Thursday, August 6, 2009


Student Loan Help and Information
My first financial post today is about what you can do about your student loan payments. There is a new program out there called Income Based Repayment (IBR) and applications are now available. For more information and links for the application go here. In a nutshell, if you use this program you will never pay more than the 15% of the difference of your household Adjusted Gross Income (AGI) and 150% of your local poverty level according to your geographic location.

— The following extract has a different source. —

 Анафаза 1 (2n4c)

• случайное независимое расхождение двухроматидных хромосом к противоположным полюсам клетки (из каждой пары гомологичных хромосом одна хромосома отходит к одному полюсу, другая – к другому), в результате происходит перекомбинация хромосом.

What does that mean? Well, here's an example: Let's say your family has a gross income of $40,000 a year with an AGI of $34,500. If you are married, have one child and live in Oregon, the household poverty level is $18,310. Multiply that by 150% and you get $27,465. So, now you take your AGI of $34,500 minus $27,465 for a difference of $7,035. Take that number and multiply it by 15% and you get $1055.25. Then divide that number by 12 (for 12 months of the year) and you get $87.94. This would be your maximum monthly payment for the next fiscal year (July-August)! So, if you are paying more than $88, this would lower your payment.

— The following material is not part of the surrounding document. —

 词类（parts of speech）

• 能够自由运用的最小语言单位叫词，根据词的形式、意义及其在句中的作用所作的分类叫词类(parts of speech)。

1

The amount you pay each month is calculated and adjusted each year based upon your AGI filed on your tax return. The repayment term will go to 25 years and whatever principle is remaining afterwards is forgiven! AND, for those of you who work for government or nonprofits, the deal will get even sweeter in the next few months. The repayment term will go to just 10 years and the remaining principle owing on the loan will be forgiven then!
This program is not for everyone, however... if you monthly payment is close to the payment after this calculation, you will need to determine what your income will look like in the future and determine the difference in what your monthly payment will look like then versus what it looks like now and calculate when your "break-even" point will be. If it is BEFORE the 10 or 25 year payoff, this might not be the right option for you.